'''

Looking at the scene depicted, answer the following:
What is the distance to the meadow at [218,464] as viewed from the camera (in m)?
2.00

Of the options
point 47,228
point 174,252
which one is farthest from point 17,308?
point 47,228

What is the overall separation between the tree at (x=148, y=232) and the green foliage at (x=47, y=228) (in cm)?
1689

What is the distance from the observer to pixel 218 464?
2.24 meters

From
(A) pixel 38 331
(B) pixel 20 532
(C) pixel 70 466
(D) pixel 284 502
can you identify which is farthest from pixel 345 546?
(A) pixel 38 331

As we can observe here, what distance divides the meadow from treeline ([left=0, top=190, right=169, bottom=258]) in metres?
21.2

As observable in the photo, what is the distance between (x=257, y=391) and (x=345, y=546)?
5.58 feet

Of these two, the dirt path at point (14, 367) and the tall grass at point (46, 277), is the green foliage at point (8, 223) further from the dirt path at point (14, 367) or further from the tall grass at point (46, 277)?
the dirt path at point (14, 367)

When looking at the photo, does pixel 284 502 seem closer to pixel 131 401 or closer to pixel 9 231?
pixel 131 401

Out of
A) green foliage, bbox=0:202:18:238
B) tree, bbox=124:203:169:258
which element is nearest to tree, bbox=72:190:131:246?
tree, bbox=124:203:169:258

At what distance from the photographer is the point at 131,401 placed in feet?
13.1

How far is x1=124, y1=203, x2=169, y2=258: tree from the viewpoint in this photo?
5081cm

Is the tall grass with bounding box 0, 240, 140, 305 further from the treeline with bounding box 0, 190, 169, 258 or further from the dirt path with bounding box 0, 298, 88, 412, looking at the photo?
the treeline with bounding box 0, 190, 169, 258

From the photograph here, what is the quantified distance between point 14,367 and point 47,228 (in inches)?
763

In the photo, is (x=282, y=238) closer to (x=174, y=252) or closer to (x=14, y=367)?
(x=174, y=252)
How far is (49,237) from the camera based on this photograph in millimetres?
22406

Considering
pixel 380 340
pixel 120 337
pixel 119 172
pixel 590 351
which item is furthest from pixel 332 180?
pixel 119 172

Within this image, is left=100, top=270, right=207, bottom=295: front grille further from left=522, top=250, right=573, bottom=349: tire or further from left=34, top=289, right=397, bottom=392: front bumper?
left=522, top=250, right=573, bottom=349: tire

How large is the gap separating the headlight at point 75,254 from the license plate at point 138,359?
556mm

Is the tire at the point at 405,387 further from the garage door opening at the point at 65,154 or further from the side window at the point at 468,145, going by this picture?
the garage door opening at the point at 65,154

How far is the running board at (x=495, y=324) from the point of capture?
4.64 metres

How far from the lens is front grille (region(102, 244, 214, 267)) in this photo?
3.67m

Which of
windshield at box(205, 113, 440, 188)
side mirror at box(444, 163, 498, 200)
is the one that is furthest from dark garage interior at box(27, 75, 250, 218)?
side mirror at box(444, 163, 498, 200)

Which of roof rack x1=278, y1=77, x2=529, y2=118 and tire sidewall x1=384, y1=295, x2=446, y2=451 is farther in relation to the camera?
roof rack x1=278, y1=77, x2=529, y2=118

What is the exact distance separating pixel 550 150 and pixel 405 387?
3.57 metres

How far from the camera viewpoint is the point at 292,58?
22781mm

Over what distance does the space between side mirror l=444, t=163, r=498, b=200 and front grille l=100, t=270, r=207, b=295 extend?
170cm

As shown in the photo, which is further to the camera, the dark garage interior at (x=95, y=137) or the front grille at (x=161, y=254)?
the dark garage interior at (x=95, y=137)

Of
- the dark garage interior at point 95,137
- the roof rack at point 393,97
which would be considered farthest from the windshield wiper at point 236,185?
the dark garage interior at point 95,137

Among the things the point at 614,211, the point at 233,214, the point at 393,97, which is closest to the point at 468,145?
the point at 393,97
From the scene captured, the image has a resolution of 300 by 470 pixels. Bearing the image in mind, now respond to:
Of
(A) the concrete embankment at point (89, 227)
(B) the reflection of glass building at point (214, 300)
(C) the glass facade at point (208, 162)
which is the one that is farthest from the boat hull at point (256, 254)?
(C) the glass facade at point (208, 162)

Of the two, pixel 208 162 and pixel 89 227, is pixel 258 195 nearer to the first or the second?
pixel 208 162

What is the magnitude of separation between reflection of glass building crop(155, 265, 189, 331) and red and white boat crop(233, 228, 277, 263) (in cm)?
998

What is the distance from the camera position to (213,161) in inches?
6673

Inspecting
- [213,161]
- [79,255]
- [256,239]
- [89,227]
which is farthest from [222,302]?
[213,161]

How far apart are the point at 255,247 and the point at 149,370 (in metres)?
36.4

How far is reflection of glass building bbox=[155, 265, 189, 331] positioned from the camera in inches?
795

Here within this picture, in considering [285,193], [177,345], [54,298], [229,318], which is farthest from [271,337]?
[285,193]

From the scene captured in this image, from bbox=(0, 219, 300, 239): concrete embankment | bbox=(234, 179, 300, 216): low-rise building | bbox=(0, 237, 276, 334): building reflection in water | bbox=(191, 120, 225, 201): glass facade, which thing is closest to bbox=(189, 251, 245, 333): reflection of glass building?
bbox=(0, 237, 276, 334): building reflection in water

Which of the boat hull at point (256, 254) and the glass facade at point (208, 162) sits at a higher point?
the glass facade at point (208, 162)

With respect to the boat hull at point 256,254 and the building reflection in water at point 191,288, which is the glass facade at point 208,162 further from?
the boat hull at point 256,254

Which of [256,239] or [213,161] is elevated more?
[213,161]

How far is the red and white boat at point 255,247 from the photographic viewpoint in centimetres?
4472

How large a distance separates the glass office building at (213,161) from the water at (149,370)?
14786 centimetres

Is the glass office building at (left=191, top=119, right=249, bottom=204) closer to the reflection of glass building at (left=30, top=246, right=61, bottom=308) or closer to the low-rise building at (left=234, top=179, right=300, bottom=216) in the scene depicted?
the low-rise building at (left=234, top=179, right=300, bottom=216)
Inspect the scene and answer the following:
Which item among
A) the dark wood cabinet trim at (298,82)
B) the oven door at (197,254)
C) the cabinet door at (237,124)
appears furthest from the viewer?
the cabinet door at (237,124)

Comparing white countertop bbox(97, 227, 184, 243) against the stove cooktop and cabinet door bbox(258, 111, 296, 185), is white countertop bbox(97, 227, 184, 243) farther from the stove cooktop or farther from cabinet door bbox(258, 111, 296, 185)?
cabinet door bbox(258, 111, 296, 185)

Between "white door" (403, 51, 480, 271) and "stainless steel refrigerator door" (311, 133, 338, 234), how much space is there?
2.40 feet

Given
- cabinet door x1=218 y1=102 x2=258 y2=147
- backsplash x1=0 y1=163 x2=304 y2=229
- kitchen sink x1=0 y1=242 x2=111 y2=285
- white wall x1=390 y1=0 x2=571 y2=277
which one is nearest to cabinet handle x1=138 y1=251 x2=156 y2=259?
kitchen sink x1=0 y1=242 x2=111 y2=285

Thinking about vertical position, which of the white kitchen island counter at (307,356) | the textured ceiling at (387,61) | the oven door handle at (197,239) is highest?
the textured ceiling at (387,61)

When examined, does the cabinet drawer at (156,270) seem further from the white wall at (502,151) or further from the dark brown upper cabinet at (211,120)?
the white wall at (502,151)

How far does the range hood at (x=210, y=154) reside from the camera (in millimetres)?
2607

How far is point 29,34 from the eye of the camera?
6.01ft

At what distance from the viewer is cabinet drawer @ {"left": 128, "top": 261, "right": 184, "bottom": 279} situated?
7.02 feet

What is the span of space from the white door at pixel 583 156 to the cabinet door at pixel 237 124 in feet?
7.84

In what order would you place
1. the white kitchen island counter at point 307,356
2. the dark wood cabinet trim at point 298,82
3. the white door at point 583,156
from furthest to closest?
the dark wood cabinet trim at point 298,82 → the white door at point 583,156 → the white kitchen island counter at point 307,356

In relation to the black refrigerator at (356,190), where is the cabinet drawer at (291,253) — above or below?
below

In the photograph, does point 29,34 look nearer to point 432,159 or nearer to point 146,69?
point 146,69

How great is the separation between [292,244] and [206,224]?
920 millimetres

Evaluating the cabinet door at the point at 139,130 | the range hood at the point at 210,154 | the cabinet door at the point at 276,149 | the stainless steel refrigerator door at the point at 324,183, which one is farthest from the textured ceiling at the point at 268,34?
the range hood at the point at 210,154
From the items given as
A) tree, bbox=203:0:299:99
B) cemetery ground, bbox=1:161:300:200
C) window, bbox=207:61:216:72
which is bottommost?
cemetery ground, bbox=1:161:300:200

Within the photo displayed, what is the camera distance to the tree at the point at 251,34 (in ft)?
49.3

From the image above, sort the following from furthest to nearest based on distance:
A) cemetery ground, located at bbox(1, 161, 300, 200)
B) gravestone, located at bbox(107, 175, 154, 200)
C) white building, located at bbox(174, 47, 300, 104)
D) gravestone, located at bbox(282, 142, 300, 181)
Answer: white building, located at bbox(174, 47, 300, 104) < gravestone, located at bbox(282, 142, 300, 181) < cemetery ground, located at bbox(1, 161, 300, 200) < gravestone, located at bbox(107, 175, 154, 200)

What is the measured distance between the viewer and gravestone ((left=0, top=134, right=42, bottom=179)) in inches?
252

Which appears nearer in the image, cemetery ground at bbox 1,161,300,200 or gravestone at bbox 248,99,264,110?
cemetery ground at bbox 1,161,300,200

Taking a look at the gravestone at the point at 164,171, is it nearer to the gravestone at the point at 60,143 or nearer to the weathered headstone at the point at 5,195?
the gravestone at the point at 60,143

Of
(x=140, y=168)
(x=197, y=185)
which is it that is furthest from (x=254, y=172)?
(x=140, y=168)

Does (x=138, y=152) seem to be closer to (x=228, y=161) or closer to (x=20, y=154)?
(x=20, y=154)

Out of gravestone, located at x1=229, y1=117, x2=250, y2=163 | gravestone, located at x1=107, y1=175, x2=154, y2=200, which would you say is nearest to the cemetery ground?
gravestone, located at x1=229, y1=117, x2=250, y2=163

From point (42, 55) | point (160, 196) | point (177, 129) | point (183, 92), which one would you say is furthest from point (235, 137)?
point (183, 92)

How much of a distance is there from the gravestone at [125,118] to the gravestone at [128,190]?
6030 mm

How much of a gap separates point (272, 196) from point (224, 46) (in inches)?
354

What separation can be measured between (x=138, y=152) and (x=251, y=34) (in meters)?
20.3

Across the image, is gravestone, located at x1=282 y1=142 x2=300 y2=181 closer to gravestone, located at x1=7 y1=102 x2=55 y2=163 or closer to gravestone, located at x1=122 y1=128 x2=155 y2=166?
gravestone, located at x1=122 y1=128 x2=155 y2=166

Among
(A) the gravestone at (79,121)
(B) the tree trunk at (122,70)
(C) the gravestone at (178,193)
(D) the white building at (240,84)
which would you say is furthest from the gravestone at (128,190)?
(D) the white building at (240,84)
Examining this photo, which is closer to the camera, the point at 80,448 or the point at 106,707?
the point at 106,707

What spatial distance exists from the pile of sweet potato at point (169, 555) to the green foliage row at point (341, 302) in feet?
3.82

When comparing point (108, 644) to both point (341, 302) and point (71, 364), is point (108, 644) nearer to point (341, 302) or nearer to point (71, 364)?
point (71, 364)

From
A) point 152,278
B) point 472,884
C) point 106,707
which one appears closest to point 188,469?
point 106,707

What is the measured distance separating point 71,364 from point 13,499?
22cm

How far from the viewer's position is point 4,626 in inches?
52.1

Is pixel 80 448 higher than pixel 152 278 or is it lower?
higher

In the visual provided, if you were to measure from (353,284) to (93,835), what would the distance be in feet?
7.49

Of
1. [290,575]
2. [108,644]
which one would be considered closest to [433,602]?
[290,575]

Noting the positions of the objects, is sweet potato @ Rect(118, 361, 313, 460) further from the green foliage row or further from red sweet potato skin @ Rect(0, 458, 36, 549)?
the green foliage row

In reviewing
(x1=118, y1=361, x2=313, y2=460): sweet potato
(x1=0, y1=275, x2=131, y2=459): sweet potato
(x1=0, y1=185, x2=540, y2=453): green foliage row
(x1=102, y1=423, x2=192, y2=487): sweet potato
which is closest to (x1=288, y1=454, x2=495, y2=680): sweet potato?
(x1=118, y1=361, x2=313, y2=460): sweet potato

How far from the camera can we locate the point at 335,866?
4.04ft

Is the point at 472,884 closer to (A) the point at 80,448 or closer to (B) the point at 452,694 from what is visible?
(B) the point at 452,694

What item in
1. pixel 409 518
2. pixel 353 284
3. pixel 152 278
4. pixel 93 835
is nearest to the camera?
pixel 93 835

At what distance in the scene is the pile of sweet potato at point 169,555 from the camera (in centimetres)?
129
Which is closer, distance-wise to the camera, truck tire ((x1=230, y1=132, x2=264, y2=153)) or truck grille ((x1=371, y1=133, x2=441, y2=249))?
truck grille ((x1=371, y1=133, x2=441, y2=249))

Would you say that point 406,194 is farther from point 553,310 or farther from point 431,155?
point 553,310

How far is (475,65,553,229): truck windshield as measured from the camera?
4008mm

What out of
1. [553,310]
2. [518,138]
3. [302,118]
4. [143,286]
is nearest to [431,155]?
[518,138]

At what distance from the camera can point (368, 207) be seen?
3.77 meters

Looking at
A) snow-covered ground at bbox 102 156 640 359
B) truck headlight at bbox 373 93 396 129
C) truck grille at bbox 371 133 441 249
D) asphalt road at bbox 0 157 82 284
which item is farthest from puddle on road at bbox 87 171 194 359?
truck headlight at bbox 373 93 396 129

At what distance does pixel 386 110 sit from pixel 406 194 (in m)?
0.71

'''

# [Given task]
Starting from the line with "In reviewing" and ending with the final line of the data, quote every line exactly, both ends included.

# [Completed task]
In reviewing
(x1=118, y1=361, x2=313, y2=460): sweet potato
(x1=0, y1=275, x2=131, y2=459): sweet potato
(x1=0, y1=185, x2=540, y2=453): green foliage row
(x1=102, y1=423, x2=192, y2=487): sweet potato
which is closest to (x1=288, y1=454, x2=495, y2=680): sweet potato?
(x1=118, y1=361, x2=313, y2=460): sweet potato

How far from the camera can we locate the point at 335,866?
4.04ft

Is the point at 472,884 closer to (A) the point at 80,448 or closer to (B) the point at 452,694 from what is visible?
(B) the point at 452,694

What item in
1. pixel 409 518
2. pixel 353 284
3. pixel 152 278
4. pixel 93 835
is nearest to the camera?
pixel 93 835

At what distance in the scene is the pile of sweet potato at point 169,555 from the camera (in centimetres)?
129
Which is closer, distance-wise to the camera, truck tire ((x1=230, y1=132, x2=264, y2=153)) or truck grille ((x1=371, y1=133, x2=441, y2=249))?
truck grille ((x1=371, y1=133, x2=441, y2=249))

Would you say that point 406,194 is farther from point 553,310 or farther from point 431,155?
point 553,310

How far is (475,65,553,229): truck windshield as measured from the camera?
4008mm

What out of
1. [553,310]
2. [518,138]
3. [302,118]
4. [143,286]
is nearest to [431,155]?
[518,138]

At what distance from the camera can point (368, 207) be seen?
3.77 meters

Looking at
A) snow-covered ground at bbox 102 156 640 359
B) truck headlight at bbox 373 93 396 129
C) truck grille at bbox 371 133 441 249
D) asphalt road at bbox 0 157 82 284
which item is farthest from puddle on road at bbox 87 171 194 359?
truck headlight at bbox 373 93 396 129

At what distance does pixel 386 110 sit from pixel 406 194 (in m)?
0.71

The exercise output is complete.